Una amiga me recomendó “Plenilunio” cuando estudiaba la carrera. Debíamos de tener dieciocho o diecinueve años, porque poco tiempo después comenzamos a perdernos la pista, y ese libro, ese primer chispazo, se lo debo a ella. Plenilunio. Mi resistencia fue grande, pues en aquella época, me obstinaba en leer todo aquello que parecía obligatorio para ser profesor de literatura. Todo lo inexcusable. Todo lo sagrado. Mio Cid. Arcipreste de Hita. La Celestina. Gonzalo de Berceo. Pardo Bazán. Unamuno. Nombres y más nombres repetidos en las historias de la literatura española. Nombres contundentes, lecturas áridas que consumían mis días y que me provocaban un remordimiento infantil cada vez que me quedaba dormido a las seis de la tarde, a las siete, a las ocho…

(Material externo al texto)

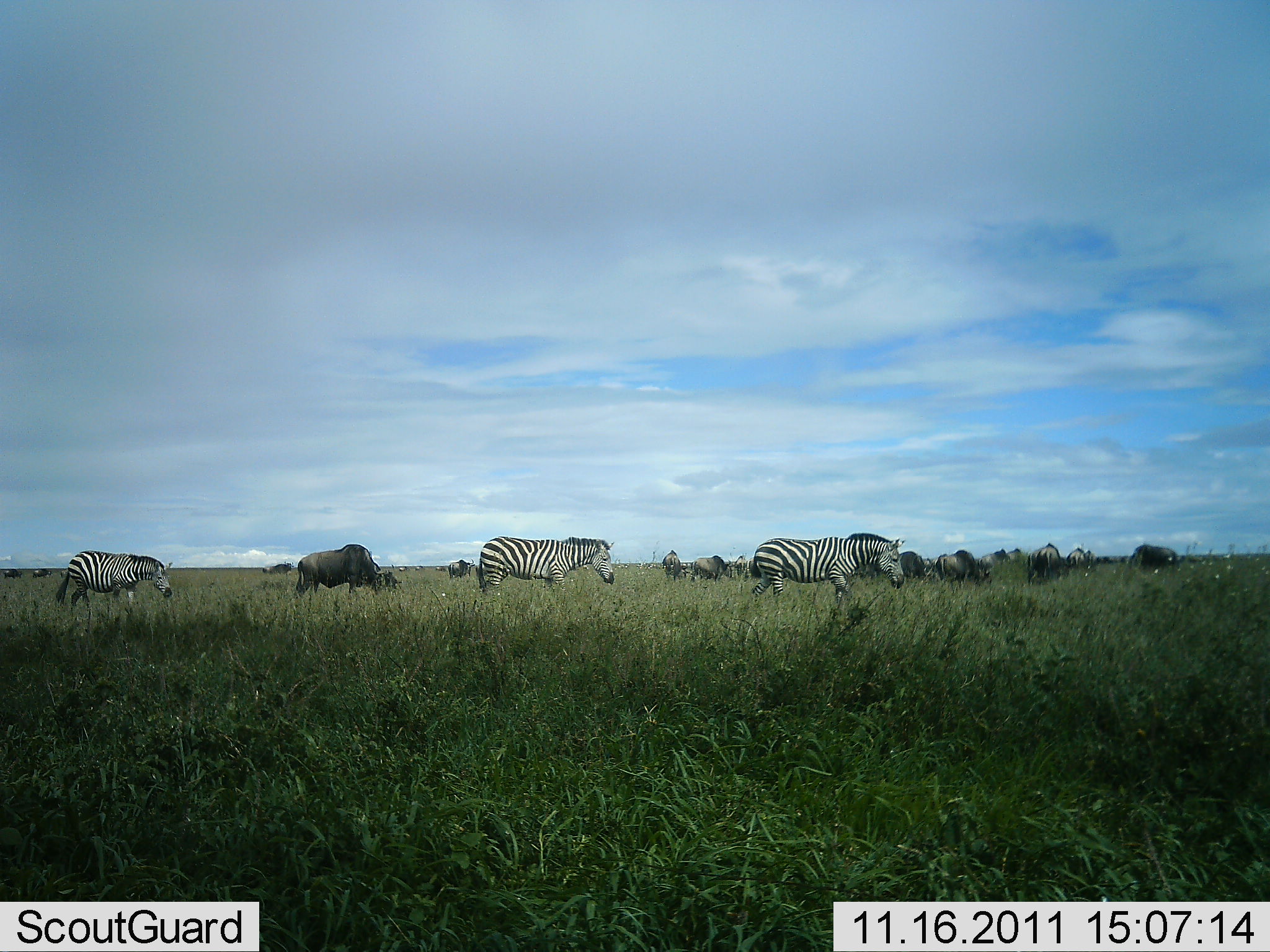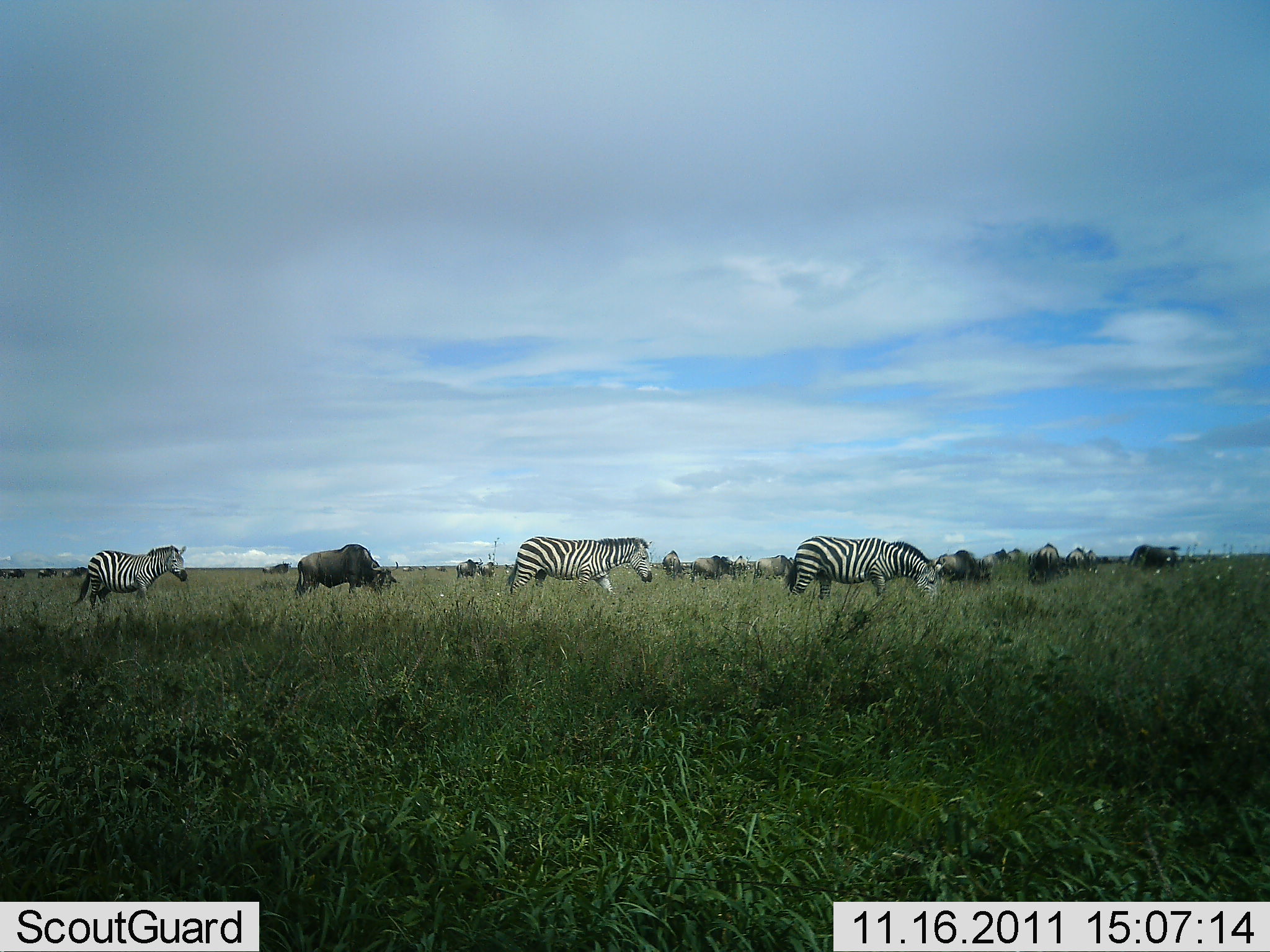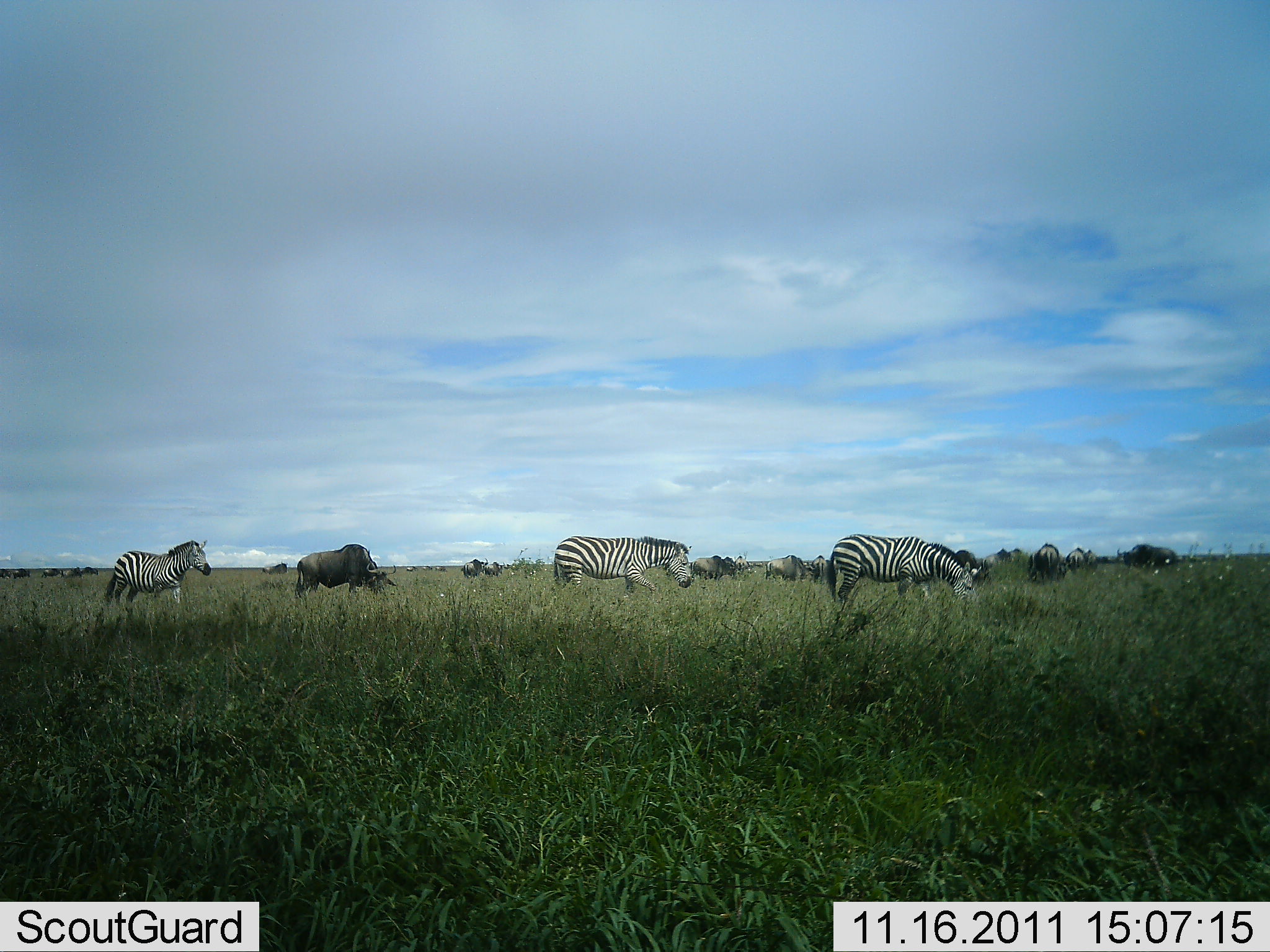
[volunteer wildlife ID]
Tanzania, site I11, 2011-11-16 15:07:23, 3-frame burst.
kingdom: Animalia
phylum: Chordata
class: Mammalia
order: Artiodactyla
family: Bovidae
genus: Connochaetes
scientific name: Connochaetes taurinus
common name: blue wildebeest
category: wildebeest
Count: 9.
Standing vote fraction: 36%.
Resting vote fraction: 0%.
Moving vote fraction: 27%.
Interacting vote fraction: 0%.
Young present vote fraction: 0%.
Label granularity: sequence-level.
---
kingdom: Animalia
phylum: Chordata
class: Mammalia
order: Perissodactyla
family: Equidae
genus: Equus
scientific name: Equus quagga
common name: plains zebra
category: zebra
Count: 3.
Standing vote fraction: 6%.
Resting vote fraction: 6%.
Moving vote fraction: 69%.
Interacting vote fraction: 0%.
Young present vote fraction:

La mayoría de programas de la universidad eran panorámicos y prometían encerrar en esas lecturas toda una época, un movimiento, un país y un siglo entero. Tenían una vocación absolutista y redonda, cerrada y perfecta. Como si el agua se pudiera contener entre las manos. Como si pudiéramos levantar acta de lo que es literatura y fuéramos capaces de entender la grandeza de Cervantes al decir, una y otra vez, que el Quijote fue escrito en 1605, la primera parte, y en 1615, la segunda.

Recuerdo que los martes desayunábamos con el siglo de oro, y pasábamos la mañana con Cadalso, Villarroel, o cosas peores. Avanzábamos a pasos agigantados por nuestra historia y, en cambio, nos asaltaba la sospecha de que aquellos textos, paradójicamente, no hablaban de nosotros. Letra muerta. Patrimonio olvidado. Como esas estatuas de almirantes del siglo XIII o XVII o XVIII que llenan las plazas de España y que ya nadie recordaría a no ser por el nombre que le da a una calle o a una falla. Roger de Lauria. Luis Cadarso. Cervera y Topete.

“Plenilunio” tuvo que esperar las bondades de un verano, una vez la vorágine de libros venerables hubo cesado. Entre tanta fatiga, tomar entre mis manos un contemporáneo como Antonio Muñoz Molina o Roberto Bolaño, el autor de moda entre los blogueros de los años 2000, equivalía a perder el tiempo. Por eso, fue un verano cuando abrí por primera vez las páginas de aquel libro y descubrí a un autor extraordinario y una manera de escribir, solemne, reposada, melancólica, íntima como un cuento nocturno, que me cautivó hasta el punto de pretender imitarlo en cuentos y relatos que deben de permanecer intactos en la memoria de algún ordenador viejo.